While there, she was spotted by an MGM producer and an agent. She laughed at the suggestion she do films that would popularize swimming, as Henie had done with ice skating.
“Frankly I didn't get it,” she recalled. “If they had asked me to do some swimming scenes for a star, that would have made sense to me. But to ask me to act was sheer insanity.”
She finally agreed to visit MGM boss Louis B. Mayer, and recalled that she took the job after her mother told her: “No one can avoid a challenge in life without breeding regret, and regret is the arsenic of life.”

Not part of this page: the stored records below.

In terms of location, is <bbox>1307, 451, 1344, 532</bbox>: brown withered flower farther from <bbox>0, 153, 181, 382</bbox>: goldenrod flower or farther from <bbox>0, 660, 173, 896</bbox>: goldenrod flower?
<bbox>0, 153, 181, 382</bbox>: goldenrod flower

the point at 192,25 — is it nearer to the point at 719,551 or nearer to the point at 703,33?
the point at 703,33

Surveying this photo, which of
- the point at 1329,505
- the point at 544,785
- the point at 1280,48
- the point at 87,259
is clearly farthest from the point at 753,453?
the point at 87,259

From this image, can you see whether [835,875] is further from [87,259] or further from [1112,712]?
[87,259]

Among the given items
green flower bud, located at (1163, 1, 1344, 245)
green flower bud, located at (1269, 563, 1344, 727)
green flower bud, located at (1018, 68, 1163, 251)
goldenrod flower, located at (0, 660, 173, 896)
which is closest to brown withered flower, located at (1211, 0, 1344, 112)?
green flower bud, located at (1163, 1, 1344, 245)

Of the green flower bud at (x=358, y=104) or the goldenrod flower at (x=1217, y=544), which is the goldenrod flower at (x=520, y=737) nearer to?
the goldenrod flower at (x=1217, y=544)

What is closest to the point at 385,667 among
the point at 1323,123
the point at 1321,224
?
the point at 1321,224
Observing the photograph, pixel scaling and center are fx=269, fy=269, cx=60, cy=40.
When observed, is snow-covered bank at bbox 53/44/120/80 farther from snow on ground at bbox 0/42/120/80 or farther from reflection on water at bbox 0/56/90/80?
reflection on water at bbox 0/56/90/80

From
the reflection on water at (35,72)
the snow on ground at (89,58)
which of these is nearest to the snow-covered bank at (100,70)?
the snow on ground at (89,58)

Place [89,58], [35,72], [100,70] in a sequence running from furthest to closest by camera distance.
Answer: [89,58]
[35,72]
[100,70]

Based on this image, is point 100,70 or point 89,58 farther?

Lamas was Williams' third husband. Before her fame she was married briefly to a medical student. In 1945 she wed Ben Gage, a radio announcer, and they had three children, Benjamin, Kimball and Susan. They divorced in 1958.
After Lamas' death in 1982, Williams regained the spotlight. Having popularized synchronized swimming with her movies, she was co-host of the event on television at the 1984 Olympic Games in Los Angeles. She issued a video teaching children how to swim and sponsored her own line of swimsuits.
“I've been a lucky lady,” she said in a 1984 interview with The Associated Press. “I've had three exciting careers. Before films I had the experience of competitive swimming, with the incredible fun of winning. … I had a movie career with all the glamor that goes with it. That was ego-fulfilling, but it was like the meringue on the pie. My marriage with Fernando — that was the filling, that was the apple in the pie.”